Data Interchange Document XML Schema Validation

Validation of XML data interchange documents with normative schemas using free, open-source software (XML Explorer)

One of the objectives of the US Geoscience Information Network (USGIN) is to establish a community of practice for developing, documenting, adopting, and using standard document encoding for data interchange. The technology for encoding schemes is evolving continuously, and current practice is to use XML encoding with data schema defined by XML schema.

Validation is a software process to verify that a given XML document conforms to some XML schema document. It is easier to write reliable software utilizing XML interchange formats if the schema for the XML documents that are being used is known, and the instance documents being processed validate against that schema. This document provides basic information regarding the protocols and software requirements for schema validation.

What is schema validation? 

An XML schema is a kind of XML document that uses XML syntax to define the structure of other XML documents, which will be referred to as XML instance documents. The basic schema definition consists of a collection of elements (analogous to entities, objects or tables in other data modeling paradigms), each of which has a set of properties. Each property has an associated data type (which might be another XML element), and cardinality that specifies how many instances of a property may be associated with the containing element.  Schema validation is the process of determining if the elements and properties in an XML instance document conform to the definitions in a schema document.  Schema validation provides a layer of quality control and assurance for XML data interchange documents. Conformance to a schema greatly facilitates writing reliable software that will utilize information contained in the interchange documents.

What is a web service? 

A web service is a web accessible resource that offers some collection of operations invoked using a documented protocol (see the USGIN glossary entry describing web services). This protocol specifies syntax for requesting each operation, including definition of what input parameters are required, what changes will be effected on the server by the operation, and what kind of output will be returned to the client that invokes the operation. An important part of this protocol is the message format used to encode information sent to the server in a request, and to encode information returned by the server. In our example cases here, the message format of particular interest is the XML encoding used to transmit requested data back to the client computer. By using standardized requests and responses, client software can make requests for data regardless of server configuration.  The service defines an interface a client uses to interact with a server; this interface decouples the client and server, allowing the two systems to develop independently without having to re-engineer their interaction.

This tutorial focuses on XML data interchange documents that are returned by Open Geospatial Consortium web feature services (WFS), which are currently used by USGIN and the State Geothermal Data project for data exchange.

Where can I find NGDS schemas? 

NGDS XML schemas can be found at: http://schemas.usgin.org/schemas/

Schema Validation

What you need: 

1.       A computer with an Internet connection

2.       A web service that will return XML instance documents to validate

 .       XML schema documents to which the instance is intended to conform. Schema for XML documents are usually stored using the .xsd file extension. AASG schemas are located at  http://schemas.usgin.org/schemas/.

◇ ◇ ◇

* [Problem requirements]: From the XML schema validation text above, condense the paragraph beginning "An XML schema is a kind of XML document" into a short bulleted list that keeps its main facts.

* [Data section]:

◇ ◇ ◇

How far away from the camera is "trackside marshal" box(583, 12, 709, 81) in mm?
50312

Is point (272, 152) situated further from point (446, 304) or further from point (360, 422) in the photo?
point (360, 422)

◇ ◇ ◇

* [Response]:
- An XML schema is an XML document that uses XML syntax to define the structure of other XML documents, called XML instance documents.
- A basic schema definition is a collection of elements, which are analogous to entities, objects or tables in other data modeling paradigms. Each element has a set of properties.
- Each property has a data type, which may be another XML element. It also has a cardinality stating how many instances of it the containing element may have.
- Schema validation determines whether the elements and properties in an instance document conform to the definitions in a schema document.
- Validation adds a layer of quality control and assurance for XML data interchange documents.
- Conformance to a schema makes it much easier to write reliable software that uses the information in those documents.